Exercise directions: Can you output the records below exactly as they are written?

Listed entries:
○ ○ ○
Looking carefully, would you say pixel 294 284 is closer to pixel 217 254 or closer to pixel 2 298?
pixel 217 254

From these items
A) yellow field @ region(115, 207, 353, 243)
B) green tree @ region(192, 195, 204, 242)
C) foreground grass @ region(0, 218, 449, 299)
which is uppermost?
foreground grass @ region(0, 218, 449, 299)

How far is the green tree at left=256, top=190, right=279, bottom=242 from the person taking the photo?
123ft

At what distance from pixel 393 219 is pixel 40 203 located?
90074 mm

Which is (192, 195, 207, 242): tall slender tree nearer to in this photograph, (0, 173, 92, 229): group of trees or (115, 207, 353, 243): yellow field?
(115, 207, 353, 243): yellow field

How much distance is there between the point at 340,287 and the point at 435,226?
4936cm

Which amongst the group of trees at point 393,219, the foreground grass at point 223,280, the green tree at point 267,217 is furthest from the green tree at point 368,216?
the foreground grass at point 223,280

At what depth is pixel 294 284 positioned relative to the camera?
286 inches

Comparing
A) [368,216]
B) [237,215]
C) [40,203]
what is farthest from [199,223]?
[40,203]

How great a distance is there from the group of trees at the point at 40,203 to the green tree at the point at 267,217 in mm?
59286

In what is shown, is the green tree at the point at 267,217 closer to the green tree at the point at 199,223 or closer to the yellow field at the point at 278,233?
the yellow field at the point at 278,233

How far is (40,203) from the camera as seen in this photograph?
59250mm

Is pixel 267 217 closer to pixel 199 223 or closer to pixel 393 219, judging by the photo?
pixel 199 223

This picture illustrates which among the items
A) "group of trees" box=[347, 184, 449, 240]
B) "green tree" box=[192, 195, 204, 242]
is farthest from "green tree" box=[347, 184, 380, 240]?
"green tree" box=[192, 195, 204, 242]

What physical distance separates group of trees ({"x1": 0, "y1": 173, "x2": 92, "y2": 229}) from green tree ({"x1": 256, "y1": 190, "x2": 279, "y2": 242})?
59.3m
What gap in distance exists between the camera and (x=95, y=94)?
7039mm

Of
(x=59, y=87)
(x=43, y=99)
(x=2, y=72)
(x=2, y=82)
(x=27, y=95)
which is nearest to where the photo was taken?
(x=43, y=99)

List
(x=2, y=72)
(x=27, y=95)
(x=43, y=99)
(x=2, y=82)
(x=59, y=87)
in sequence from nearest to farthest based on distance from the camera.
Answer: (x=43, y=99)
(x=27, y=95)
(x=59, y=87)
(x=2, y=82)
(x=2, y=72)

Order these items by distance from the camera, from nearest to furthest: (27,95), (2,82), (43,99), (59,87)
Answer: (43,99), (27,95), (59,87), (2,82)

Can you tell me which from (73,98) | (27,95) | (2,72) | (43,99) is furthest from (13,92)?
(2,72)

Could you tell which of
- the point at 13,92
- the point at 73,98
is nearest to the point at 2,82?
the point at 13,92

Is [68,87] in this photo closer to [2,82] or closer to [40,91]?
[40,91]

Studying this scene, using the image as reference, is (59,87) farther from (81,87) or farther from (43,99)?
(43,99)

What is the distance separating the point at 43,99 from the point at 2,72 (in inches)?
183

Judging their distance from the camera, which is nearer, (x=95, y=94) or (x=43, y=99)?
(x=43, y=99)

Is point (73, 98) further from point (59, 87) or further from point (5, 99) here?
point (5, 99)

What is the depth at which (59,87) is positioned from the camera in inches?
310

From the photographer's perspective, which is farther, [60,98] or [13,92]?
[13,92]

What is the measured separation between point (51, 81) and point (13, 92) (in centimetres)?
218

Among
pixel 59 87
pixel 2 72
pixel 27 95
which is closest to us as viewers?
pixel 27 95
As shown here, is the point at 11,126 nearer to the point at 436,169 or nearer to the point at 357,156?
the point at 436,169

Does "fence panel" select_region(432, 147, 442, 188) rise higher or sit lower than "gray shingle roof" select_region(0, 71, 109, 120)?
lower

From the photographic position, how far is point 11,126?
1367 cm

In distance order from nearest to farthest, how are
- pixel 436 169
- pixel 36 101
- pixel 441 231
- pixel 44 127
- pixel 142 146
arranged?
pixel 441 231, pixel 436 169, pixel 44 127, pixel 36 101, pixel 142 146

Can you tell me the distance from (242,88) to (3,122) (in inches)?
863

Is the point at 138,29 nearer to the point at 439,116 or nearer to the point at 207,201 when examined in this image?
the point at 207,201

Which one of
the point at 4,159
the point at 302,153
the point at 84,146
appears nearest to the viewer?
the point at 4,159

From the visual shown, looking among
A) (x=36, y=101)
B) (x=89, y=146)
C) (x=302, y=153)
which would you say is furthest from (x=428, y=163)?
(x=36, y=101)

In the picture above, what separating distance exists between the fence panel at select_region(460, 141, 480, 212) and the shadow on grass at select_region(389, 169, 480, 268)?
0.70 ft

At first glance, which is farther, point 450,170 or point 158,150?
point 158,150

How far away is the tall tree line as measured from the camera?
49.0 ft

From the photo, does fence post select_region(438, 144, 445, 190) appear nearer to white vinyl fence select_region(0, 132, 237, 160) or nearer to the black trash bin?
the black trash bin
○ ○ ○
Solution to this exercise:
Looking carefully, would you say pixel 294 284 is closer to pixel 217 254 or closer to pixel 2 298?
pixel 217 254

From these items
A) yellow field @ region(115, 207, 353, 243)
B) green tree @ region(192, 195, 204, 242)
C) foreground grass @ region(0, 218, 449, 299)
which is uppermost?
foreground grass @ region(0, 218, 449, 299)

How far is the green tree at left=256, top=190, right=279, bottom=242 from the person taking the photo?
123ft

At what distance from pixel 393 219 is pixel 40 203 located?
90074 mm

Which is (192, 195, 207, 242): tall slender tree nearer to in this photograph, (0, 173, 92, 229): group of trees or (115, 207, 353, 243): yellow field?
(115, 207, 353, 243): yellow field

How much distance is there between the point at 340,287 and the point at 435,226?
4936cm

Which amongst the group of trees at point 393,219, the foreground grass at point 223,280, the green tree at point 267,217 is furthest from the green tree at point 368,216?
the foreground grass at point 223,280

At what depth is pixel 294 284 positioned relative to the camera?
286 inches

Comparing
A) [368,216]
B) [237,215]
C) [40,203]
what is farthest from [199,223]?
[40,203]

How great a distance is there from the group of trees at the point at 40,203 to the green tree at the point at 267,217 in mm?
59286

In what is shown, is the green tree at the point at 267,217 closer to the green tree at the point at 199,223 or closer to the yellow field at the point at 278,233?
the yellow field at the point at 278,233

How far is (40,203) from the camera as seen in this photograph?
59250mm

Is pixel 267 217 closer to pixel 199 223 or closer to pixel 393 219, judging by the photo?
pixel 199 223

This picture illustrates which among the items
A) "group of trees" box=[347, 184, 449, 240]
B) "green tree" box=[192, 195, 204, 242]
is farthest from "green tree" box=[347, 184, 380, 240]?
"green tree" box=[192, 195, 204, 242]

What physical distance separates group of trees ({"x1": 0, "y1": 173, "x2": 92, "y2": 229}) from green tree ({"x1": 256, "y1": 190, "x2": 279, "y2": 242})?
59.3m
What gap in distance exists between the camera and (x=95, y=94)?
7039mm

Of
(x=59, y=87)
(x=43, y=99)
(x=2, y=72)
(x=2, y=82)
(x=27, y=95)
which is nearest to where the photo was taken?
(x=43, y=99)

List
(x=2, y=72)
(x=27, y=95)
(x=43, y=99)
(x=2, y=82)
(x=59, y=87)
in sequence from nearest to farthest based on distance from the camera.
Answer: (x=43, y=99)
(x=27, y=95)
(x=59, y=87)
(x=2, y=82)
(x=2, y=72)

Order these items by distance from the camera, from nearest to furthest: (27,95), (2,82), (43,99), (59,87)
Answer: (43,99), (27,95), (59,87), (2,82)

Can you tell me which from (73,98) | (27,95) | (2,72) | (43,99) is furthest from (13,92)?
(2,72)

Could you tell which of
- the point at 13,92
- the point at 73,98
is nearest to the point at 2,82?
the point at 13,92

Is [68,87] in this photo closer to [2,82] or closer to [40,91]?
[40,91]

Studying this scene, using the image as reference, is (59,87) farther from (81,87) or farther from (43,99)?
(43,99)

What is the distance separating the point at 43,99 from the point at 2,72 (in inches)?
183

Judging their distance from the camera, which is nearer, (x=95, y=94) or (x=43, y=99)?
(x=43, y=99)

Is point (73, 98) further from point (59, 87) or further from point (5, 99) here?
point (5, 99)

What is the depth at which (59,87) is positioned from the camera in inches?
310

From the photographer's perspective, which is farther, [60,98] or [13,92]?
[13,92]

What is the measured separation between point (51, 81) and point (13, 92) (in centimetres)?
218

Among
pixel 59 87
pixel 2 72
pixel 27 95
which is closest to us as viewers?
pixel 27 95
As shown here, is the point at 11,126 nearer to the point at 436,169 or nearer to the point at 357,156?
the point at 436,169

Does "fence panel" select_region(432, 147, 442, 188) rise higher or sit lower than "gray shingle roof" select_region(0, 71, 109, 120)?
lower

From the photographic position, how far is point 11,126?
1367 cm

In distance order from nearest to farthest, how are
- pixel 436 169
- pixel 36 101
- pixel 441 231
- pixel 44 127
- pixel 142 146
arranged?
pixel 441 231, pixel 436 169, pixel 44 127, pixel 36 101, pixel 142 146

Can you tell me the distance from (242,88) to (3,122) (in inches)?
863

Is the point at 138,29 nearer to the point at 439,116 or nearer to the point at 207,201 when examined in this image?
the point at 207,201

Which one of
the point at 4,159
the point at 302,153
the point at 84,146
appears nearest to the viewer?
the point at 4,159

From the visual shown, looking among
A) (x=36, y=101)
B) (x=89, y=146)
C) (x=302, y=153)
which would you say is furthest from (x=428, y=163)?
(x=36, y=101)

In the picture above, what separating distance exists between the fence panel at select_region(460, 141, 480, 212) and the shadow on grass at select_region(389, 169, 480, 268)?
0.70 ft

At first glance, which is farther, point 450,170 or point 158,150?
point 158,150

How far away is the tall tree line as measured from the camera?
49.0 ft

From the photo, does fence post select_region(438, 144, 445, 190) appear nearer to white vinyl fence select_region(0, 132, 237, 160) or nearer to the black trash bin?
the black trash bin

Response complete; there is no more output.